2006.11.7
秋が来た、どこに来た
増田 次郎
秋来ぬと目にはさやかに見えねども、風の音にぞおどろかれぬる。
と驚くような柄ではありませんが、本当に涼しくなりました。
秋の日はつるべ落とし。5時半には真っ暗になります。
北海道は稚内の沼に、早くもシベリアから白鳥が渡ってきているそうです。
練馬は東京23区の中では一番北にあります。
夏は都心より大体2℃くらい温度が高く、汗だらけになり暑さを呪っていましたが、冬は逆に温度が低いよ
うに思います。今は一番季節のよい時期で、暑からず寒からず、本当に過ごしやすい時候です。
土支田は練馬区の中でも農地の多いところで、里芋とキャベツの葉が青々と茂っています。
実りの秋、食欲の秋。練馬はよいところだとつくづく思います。
ところで練馬の嬉しいところを一つ申し上げます。それは歩道を走る自転車のエチケットの良さです。
私が前に住んでいた世田谷区の深沢付近は、住宅地として比較的高級と信じられていました。
多分今もそうでしょう。ところがこの深沢あたりでは、歩道をひょろひょろ歩いていると、後ろから来た
自転車がチリンチリンとベルで歩行者を追い払って(と感じました)無言で追い抜いて行っていました。
それが大半は中年のご婦人でした。
「なんだ、このオバタリアンめ。日本語がしゃべれないのか。済みません、通して下さいぐらい言っても罰
は当たるめー」と内心思いました。私も当時三輪の自転車に乗って歩道を走っていましたが、必ず前を歩い
ている方に「済みません。通して下さい」と声をかけました。
嬉しいことに皆さん「あら気がつかなくて失礼しました」と返事をして道を譲って下さいました。

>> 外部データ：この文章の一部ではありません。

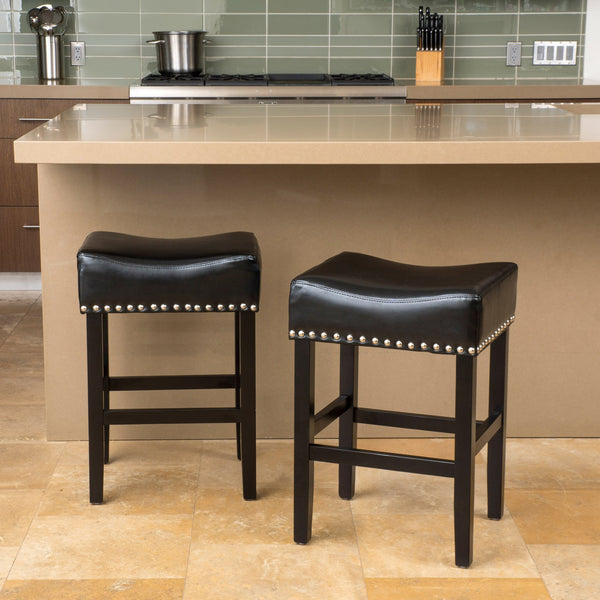 Black Bonded Leather Backless 26-Inch Counter Stool (Set of 2) - NH699592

もちろん譲ってもらえば当然「有り難うございます」とお礼を言って通り過ぎていました。
ところでここ練馬では、嬉しいことに追い抜く方がわざわざ自転車を降りて「ご免なさい」と一声かけて行
かれるのです。こちらも当然「どうぞ」と返事します。
狭い道路も譲り合えば広くなるというのはこのことです。練馬人は誠に紳士的です。
私の本籍地である世田谷区を悪し様に言う気はありませんが、これは練馬人に軍配を挙げざるを得ません。
同じ日本人が同じ東京に住んでいて、どうしてこうなるのでしょう。
土支田には本屋がありません。
本を買うときは光が丘まで行かなければなりません。NHKラジオのテキストさえここでは買えないのです。
文化果つるところと言ったら土地の方に叱られるでしょうが、自転車の交通マナーはりっぱなものです。
ただ残念なことは高校生諸君は男女とも猛スピードで私のそばすれすれを黙ってすり抜けて行きます。
教育制度が見直されようとしていますが、是非この中で公衆の面前でのマナー教育(もちろん電車の中での
お化粧、飲食も含めて)を進めて頂きたいものです。
我々老人もこういう教育のお手伝いをさせて頂いたらどうかと思います。